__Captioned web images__
*** Begin section ***
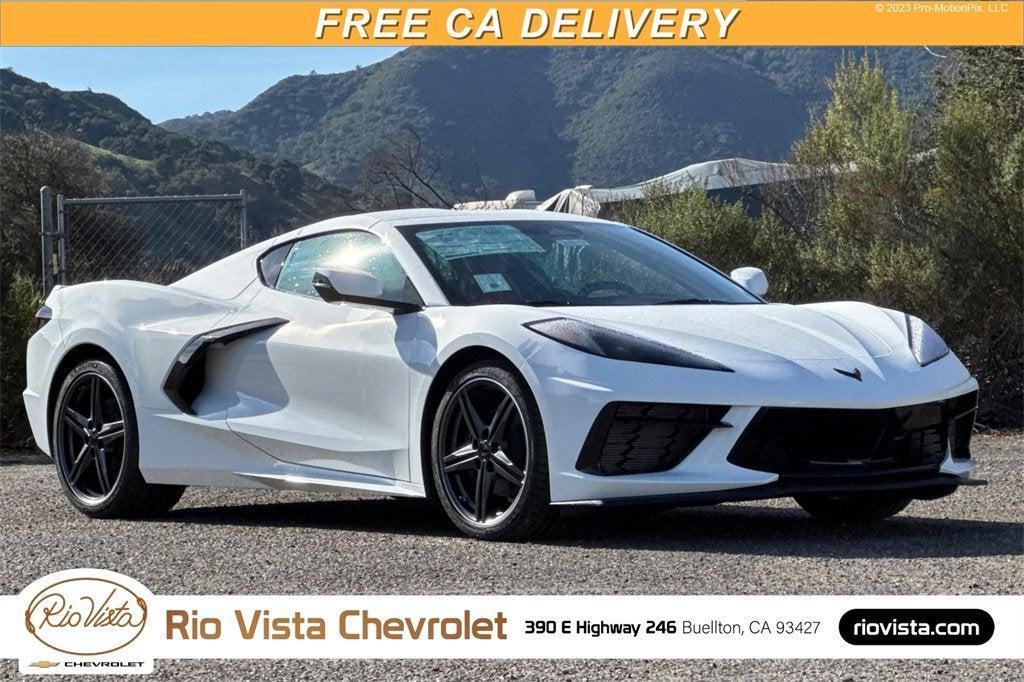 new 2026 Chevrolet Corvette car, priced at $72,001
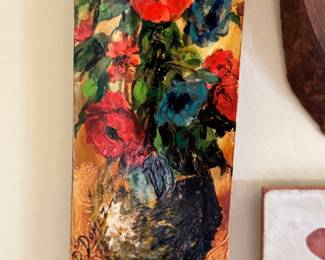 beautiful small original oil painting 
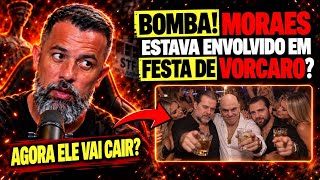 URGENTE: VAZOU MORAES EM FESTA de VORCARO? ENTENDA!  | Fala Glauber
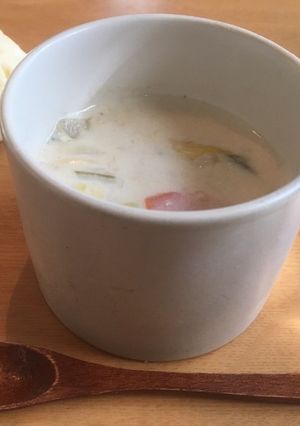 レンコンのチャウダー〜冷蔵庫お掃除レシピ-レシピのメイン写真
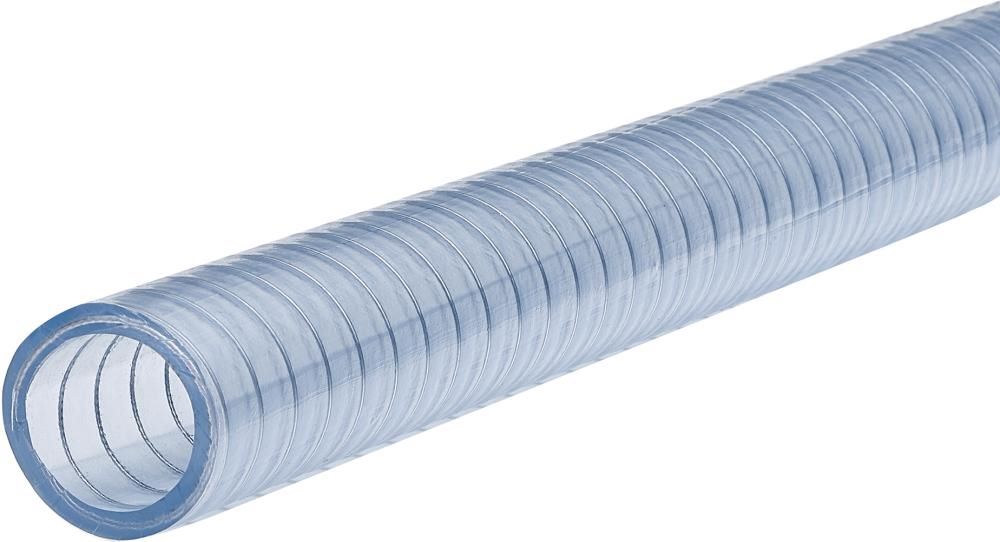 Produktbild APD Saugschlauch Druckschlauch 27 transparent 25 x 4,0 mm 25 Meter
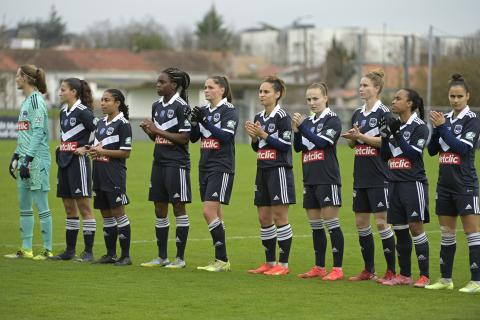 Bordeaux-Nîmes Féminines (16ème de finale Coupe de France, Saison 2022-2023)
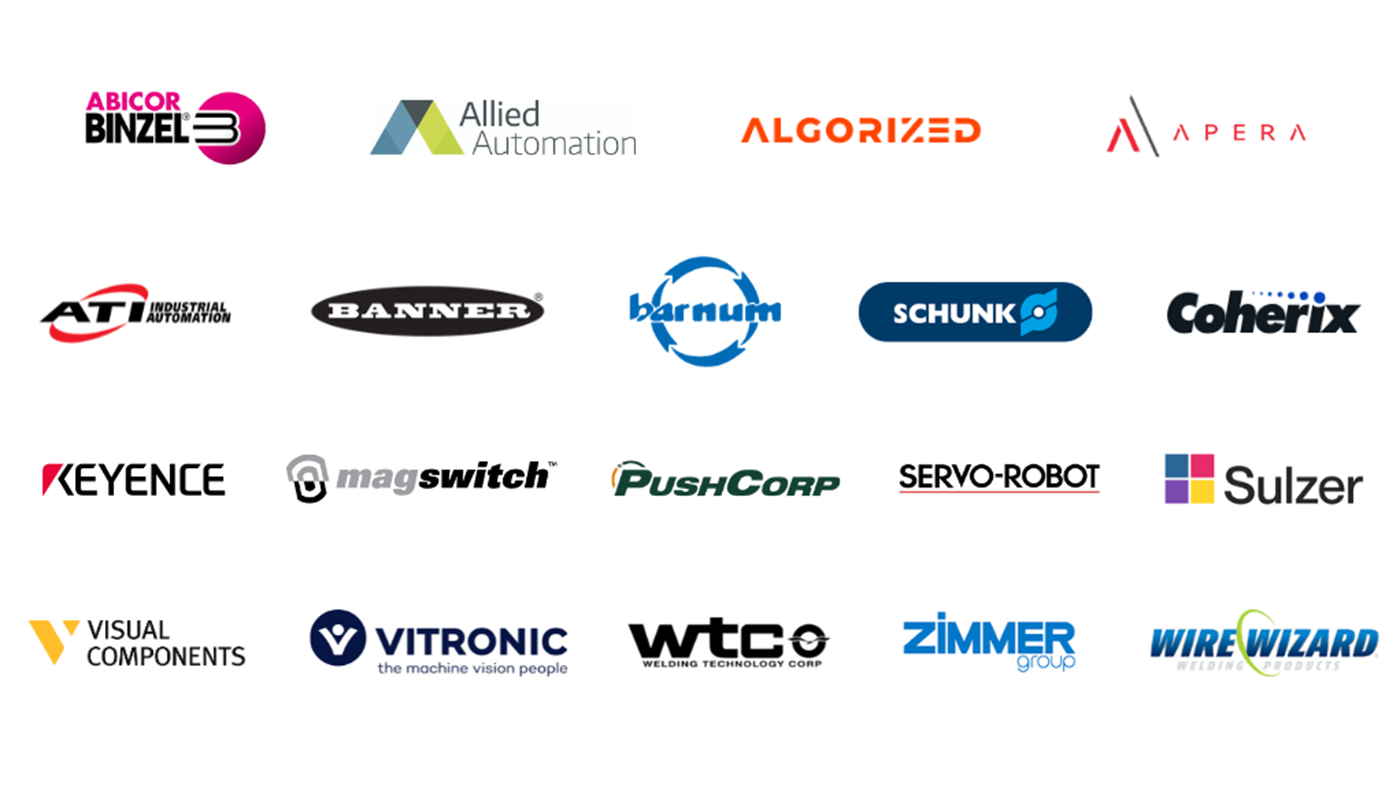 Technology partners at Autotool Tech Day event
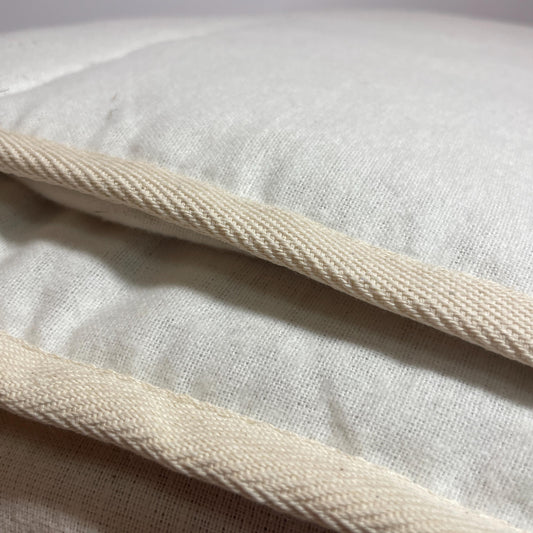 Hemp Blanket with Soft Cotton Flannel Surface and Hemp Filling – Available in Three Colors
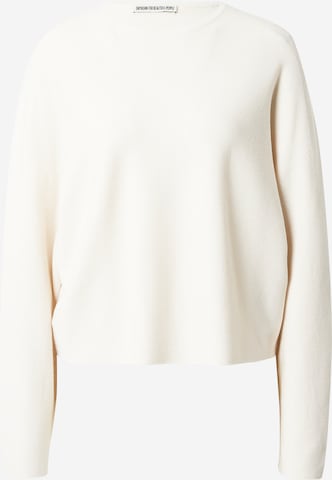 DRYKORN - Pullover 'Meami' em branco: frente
*** End section ***
__Work instruction__
Copy out the caption of each item above word for word, keeping all nine in order. Leave out the pictures.

__Answer box__
 new 2026 Chevrolet Corvette car, priced at $72,001
 beautiful small original oil painting 
 URGENTE: VAZOU MORAES EM FESTA de VORCARO? ENTENDA!  | Fala Glauber
 レンコンのチャウダー〜冷蔵庫お掃除レシピ-レシピのメイン写真
 Produktbild APD Saugschlauch Druckschlauch 27 transparent 25 x 4,0 mm 25 Meter
 Bordeaux-Nîmes Féminines (16ème de finale Coupe de France, Saison 2022-2023)
 Technology partners at Autotool Tech Day event
 Hemp Blanket with Soft Cotton Flannel Surface and Hemp Filling – Available in Three Colors
 DRYKORN - Pullover 'Meami' em branco: frente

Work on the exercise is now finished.